To be done
Repeat the lines below exactly as they appear, but leave out the images.

Record excerpts
--- START ---

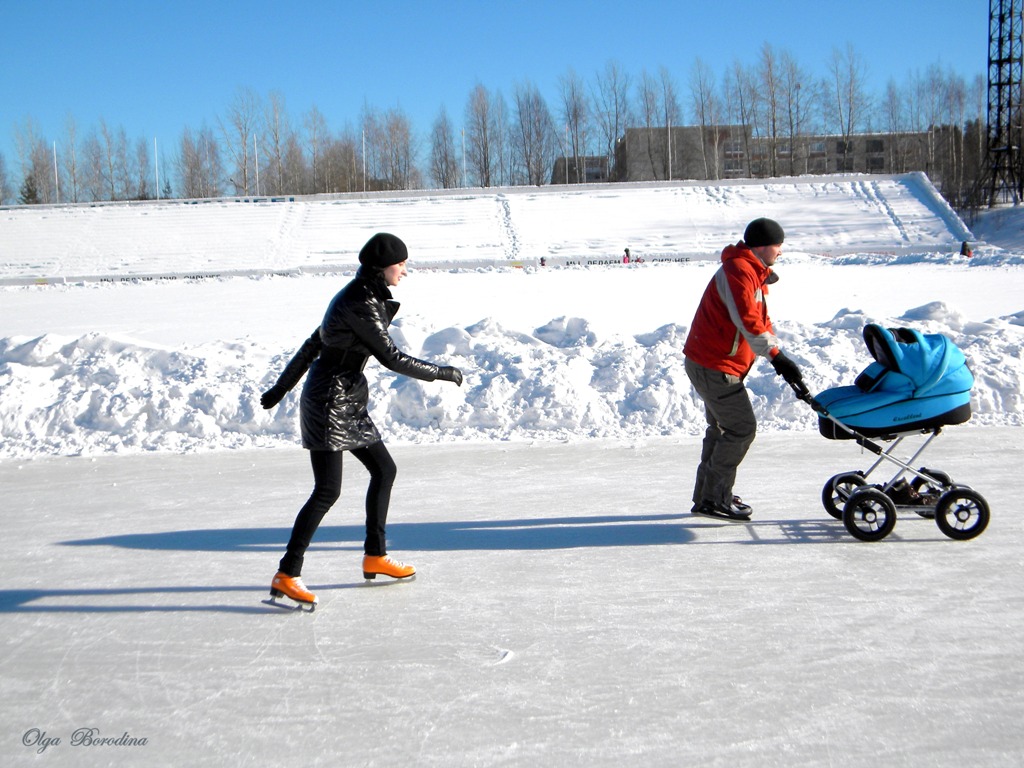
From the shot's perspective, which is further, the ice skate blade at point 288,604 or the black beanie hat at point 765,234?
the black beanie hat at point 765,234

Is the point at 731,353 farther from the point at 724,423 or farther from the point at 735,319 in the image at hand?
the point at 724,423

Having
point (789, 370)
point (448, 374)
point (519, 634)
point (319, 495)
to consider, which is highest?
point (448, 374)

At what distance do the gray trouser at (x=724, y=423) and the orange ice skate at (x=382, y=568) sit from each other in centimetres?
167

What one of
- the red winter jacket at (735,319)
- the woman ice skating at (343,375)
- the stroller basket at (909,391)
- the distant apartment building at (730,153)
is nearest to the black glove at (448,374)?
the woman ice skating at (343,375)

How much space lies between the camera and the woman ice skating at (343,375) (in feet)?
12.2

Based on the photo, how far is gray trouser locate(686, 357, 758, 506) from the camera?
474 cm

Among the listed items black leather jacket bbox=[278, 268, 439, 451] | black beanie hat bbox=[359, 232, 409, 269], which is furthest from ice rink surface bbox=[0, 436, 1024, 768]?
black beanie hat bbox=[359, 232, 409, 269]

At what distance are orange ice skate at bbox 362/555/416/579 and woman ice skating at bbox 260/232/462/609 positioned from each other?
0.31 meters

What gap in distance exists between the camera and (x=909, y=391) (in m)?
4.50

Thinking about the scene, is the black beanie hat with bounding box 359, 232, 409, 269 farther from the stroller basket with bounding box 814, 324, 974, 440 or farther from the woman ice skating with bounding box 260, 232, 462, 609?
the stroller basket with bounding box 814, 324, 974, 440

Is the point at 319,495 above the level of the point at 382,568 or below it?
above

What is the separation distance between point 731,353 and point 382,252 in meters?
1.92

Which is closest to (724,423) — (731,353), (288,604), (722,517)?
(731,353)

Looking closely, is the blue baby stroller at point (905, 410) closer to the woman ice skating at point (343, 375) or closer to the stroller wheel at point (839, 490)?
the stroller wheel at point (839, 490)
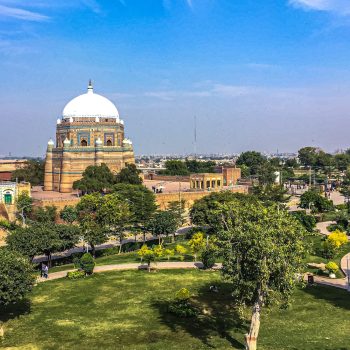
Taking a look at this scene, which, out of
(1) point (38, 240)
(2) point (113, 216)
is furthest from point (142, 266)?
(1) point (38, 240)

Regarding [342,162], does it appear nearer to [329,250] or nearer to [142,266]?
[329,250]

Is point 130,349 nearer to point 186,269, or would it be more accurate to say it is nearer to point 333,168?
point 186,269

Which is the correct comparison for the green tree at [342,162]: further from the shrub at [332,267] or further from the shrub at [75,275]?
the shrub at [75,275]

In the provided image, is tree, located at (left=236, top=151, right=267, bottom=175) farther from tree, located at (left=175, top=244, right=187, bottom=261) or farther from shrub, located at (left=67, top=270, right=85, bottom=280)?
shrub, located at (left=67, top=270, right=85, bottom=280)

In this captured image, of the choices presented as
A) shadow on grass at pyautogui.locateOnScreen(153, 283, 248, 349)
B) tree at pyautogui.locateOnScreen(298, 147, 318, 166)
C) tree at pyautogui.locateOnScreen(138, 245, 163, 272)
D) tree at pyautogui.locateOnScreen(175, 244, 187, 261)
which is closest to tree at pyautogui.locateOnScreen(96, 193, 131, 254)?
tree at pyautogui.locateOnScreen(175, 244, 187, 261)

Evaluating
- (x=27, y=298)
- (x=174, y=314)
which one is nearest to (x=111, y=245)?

--- END ---

Task output
From the shot's perspective, which is further, the ice skate blade at point 288,604 or the black beanie hat at point 765,234?
the black beanie hat at point 765,234

Is the point at 731,353 farther from the point at 724,423 or farther from the point at 735,319 in the image at hand?
the point at 724,423

Having
point (789, 370)
point (448, 374)
point (519, 634)
point (319, 495)
to consider, which is highest?
point (448, 374)

At what distance do the gray trouser at (x=724, y=423) and the orange ice skate at (x=382, y=568) sit from each other in centimetres?
167

What one of
- the red winter jacket at (735,319)
- the woman ice skating at (343,375)
- the stroller basket at (909,391)
- the distant apartment building at (730,153)
is nearest to the black glove at (448,374)?
the woman ice skating at (343,375)

How much space lies between the camera and the woman ice skating at (343,375) (in feet)?
12.2

Based on the photo, how far is gray trouser locate(686, 357, 758, 506) from the camera?
474 cm

Among the listed items black leather jacket bbox=[278, 268, 439, 451] | black beanie hat bbox=[359, 232, 409, 269], which is furthest from ice rink surface bbox=[0, 436, 1024, 768]?
black beanie hat bbox=[359, 232, 409, 269]

At what distance are orange ice skate at bbox 362/555/416/579 and woman ice skating at bbox 260/232/462/609 positioned from each other?
0.31 meters

What gap in distance exists between the camera and (x=909, y=391) (in m)?
4.50

Thinking about the scene, is the black beanie hat with bounding box 359, 232, 409, 269 farther from the stroller basket with bounding box 814, 324, 974, 440 or farther from the woman ice skating with bounding box 260, 232, 462, 609?
the stroller basket with bounding box 814, 324, 974, 440

Is the point at 319,495 above the level of the point at 382,568 or below it?
above

What is the separation distance between point 731,353 and point 382,252 in meters?
1.92

Which is closest to (724,423) — (731,353), (288,604), (722,517)?
(731,353)

Looking closely, is the blue baby stroller at point (905, 410) closer to the woman ice skating at point (343, 375) or closer to the stroller wheel at point (839, 490)?
the stroller wheel at point (839, 490)
Taking a look at this scene, which, out of
(1) point (38, 240)
(2) point (113, 216)
is furthest from point (142, 266)?
(1) point (38, 240)

Regarding [342,162], does it appear nearer to [329,250] or nearer to [142,266]?
[329,250]

Is point 130,349 nearer to point 186,269, or would it be more accurate to say it is nearer to point 333,168?
point 186,269

Which is the correct comparison for the green tree at [342,162]: further from the shrub at [332,267] or further from the shrub at [75,275]?
the shrub at [75,275]

In the provided image, is tree, located at (left=236, top=151, right=267, bottom=175) farther from tree, located at (left=175, top=244, right=187, bottom=261) or farther from shrub, located at (left=67, top=270, right=85, bottom=280)?
shrub, located at (left=67, top=270, right=85, bottom=280)

In this captured image, of the choices presented as
A) shadow on grass at pyautogui.locateOnScreen(153, 283, 248, 349)
B) tree at pyautogui.locateOnScreen(298, 147, 318, 166)
C) tree at pyautogui.locateOnScreen(138, 245, 163, 272)
D) tree at pyautogui.locateOnScreen(175, 244, 187, 261)
which is closest to tree at pyautogui.locateOnScreen(96, 193, 131, 254)?
tree at pyautogui.locateOnScreen(175, 244, 187, 261)

Evaluating
- (x=27, y=298)
- (x=174, y=314)
which one is nearest to (x=111, y=245)?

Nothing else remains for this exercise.